:: Recorded data ::

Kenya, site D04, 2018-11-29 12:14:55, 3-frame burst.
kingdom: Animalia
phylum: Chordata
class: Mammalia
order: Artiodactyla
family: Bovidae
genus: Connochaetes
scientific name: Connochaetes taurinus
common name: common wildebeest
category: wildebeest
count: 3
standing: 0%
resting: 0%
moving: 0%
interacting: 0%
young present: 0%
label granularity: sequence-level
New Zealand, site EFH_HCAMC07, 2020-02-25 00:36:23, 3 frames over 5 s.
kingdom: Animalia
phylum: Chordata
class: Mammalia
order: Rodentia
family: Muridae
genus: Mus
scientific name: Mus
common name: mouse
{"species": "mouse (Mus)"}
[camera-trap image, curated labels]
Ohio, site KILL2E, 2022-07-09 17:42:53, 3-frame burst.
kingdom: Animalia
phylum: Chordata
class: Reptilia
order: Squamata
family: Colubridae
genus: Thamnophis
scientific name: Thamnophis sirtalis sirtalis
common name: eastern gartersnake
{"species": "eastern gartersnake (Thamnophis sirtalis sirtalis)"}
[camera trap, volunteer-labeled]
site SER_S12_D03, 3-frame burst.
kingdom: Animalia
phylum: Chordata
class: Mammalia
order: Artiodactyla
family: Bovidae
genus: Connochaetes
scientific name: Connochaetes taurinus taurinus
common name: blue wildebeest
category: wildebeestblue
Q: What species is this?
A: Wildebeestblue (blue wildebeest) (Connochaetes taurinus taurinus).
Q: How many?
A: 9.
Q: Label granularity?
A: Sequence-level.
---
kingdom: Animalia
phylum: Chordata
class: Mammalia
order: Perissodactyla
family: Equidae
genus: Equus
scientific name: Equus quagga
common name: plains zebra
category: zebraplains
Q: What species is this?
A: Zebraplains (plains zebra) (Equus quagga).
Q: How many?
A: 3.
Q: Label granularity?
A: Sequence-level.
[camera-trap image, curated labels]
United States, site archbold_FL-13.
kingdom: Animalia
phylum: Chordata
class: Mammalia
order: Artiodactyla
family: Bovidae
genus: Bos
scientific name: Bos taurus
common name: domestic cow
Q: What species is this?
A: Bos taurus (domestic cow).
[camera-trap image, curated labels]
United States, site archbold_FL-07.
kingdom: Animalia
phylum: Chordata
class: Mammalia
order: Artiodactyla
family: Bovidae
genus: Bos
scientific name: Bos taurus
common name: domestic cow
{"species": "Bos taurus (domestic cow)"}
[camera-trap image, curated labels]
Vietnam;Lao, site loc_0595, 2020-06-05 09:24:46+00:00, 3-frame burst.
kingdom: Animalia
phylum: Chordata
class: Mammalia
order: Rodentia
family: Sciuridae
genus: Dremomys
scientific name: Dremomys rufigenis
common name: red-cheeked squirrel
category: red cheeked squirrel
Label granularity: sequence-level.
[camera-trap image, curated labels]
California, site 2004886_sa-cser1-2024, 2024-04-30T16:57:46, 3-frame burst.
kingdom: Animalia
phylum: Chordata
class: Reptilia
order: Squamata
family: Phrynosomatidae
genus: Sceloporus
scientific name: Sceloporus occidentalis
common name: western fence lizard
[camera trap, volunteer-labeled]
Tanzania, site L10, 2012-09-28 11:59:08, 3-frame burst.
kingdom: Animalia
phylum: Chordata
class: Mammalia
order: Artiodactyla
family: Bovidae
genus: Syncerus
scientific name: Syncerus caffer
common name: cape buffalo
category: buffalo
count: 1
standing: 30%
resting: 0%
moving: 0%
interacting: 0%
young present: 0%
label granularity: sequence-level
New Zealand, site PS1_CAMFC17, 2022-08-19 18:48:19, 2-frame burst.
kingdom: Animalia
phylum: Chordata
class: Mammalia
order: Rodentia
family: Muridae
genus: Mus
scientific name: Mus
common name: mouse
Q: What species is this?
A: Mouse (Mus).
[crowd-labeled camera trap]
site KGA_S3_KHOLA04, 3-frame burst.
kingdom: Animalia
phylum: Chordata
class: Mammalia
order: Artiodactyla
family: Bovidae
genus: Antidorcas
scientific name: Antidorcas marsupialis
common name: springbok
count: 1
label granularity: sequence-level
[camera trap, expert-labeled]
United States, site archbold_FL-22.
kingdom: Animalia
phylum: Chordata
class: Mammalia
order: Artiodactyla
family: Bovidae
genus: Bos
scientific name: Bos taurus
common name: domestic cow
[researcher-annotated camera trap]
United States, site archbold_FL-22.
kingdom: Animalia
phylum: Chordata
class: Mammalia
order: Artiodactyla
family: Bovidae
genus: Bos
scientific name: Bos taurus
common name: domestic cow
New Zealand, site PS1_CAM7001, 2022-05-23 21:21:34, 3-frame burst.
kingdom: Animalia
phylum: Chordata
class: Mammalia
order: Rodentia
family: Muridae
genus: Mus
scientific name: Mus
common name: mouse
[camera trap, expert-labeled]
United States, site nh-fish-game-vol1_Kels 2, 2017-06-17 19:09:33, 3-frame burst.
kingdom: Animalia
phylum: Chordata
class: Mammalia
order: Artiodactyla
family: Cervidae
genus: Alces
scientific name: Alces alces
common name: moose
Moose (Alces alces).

:::

> How to complete this task
What you give back should be only the lines of the records above, starting at the line with "Vietnam;Lao, site loc_0595, 2020-06-05" and ending at the line with "[crowd-labeled camera trap]", restated word for word.

> Task answer
Vietnam;Lao, site loc_0595, 2020-06-05 09:24:46+00:00, 3-frame burst.
kingdom: Animalia
phylum: Chordata
class: Mammalia
order: Rodentia
family: Sciuridae
genus: Dremomys
scientific name: Dremomys rufigenis
common name: red-cheeked squirrel
category: red cheeked squirrel
Label granularity: sequence-level.
[camera-trap image, curated labels]
California, site 2004886_sa-cser1-2024, 2024-04-30T16:57:46, 3-frame burst.
kingdom: Animalia
phylum: Chordata
class: Reptilia
order: Squamata
family: Phrynosomatidae
genus: Sceloporus
scientific name: Sceloporus occidentalis
common name: western fence lizard
[camera trap, volunteer-labeled]
Tanzania, site L10, 2012-09-28 11:59:08, 3-frame burst.
kingdom: Animalia
phylum: Chordata
class: Mammalia
order: Artiodactyla
family: Bovidae
genus: Syncerus
scientific name: Syncerus caffer
common name: cape buffalo
category: buffalo
count: 1
standing: 30%
resting: 0%
moving: 0%
interacting: 0%
young present: 0%
label granularity: sequence-level
New Zealand, site PS1_CAMFC17, 2022-08-19 18:48:19, 2-frame burst.
kingdom: Animalia
phylum: Chordata
class: Mammalia
order: Rodentia
family: Muridae
genus: Mus
scientific name: Mus
common name: mouse
Q: What species is this?
A: Mouse (Mus).
[crowd-labeled camera trap]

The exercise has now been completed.